> _Your task_: Rewrite the listing with "closest" replaced by "nearest" and everything else left unchanged.

_ _ _ _ _

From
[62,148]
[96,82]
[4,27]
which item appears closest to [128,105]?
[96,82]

_ _ _ _ _

> _Reply_:
From
[62,148]
[96,82]
[4,27]
which item appears nearest to [128,105]?
[96,82]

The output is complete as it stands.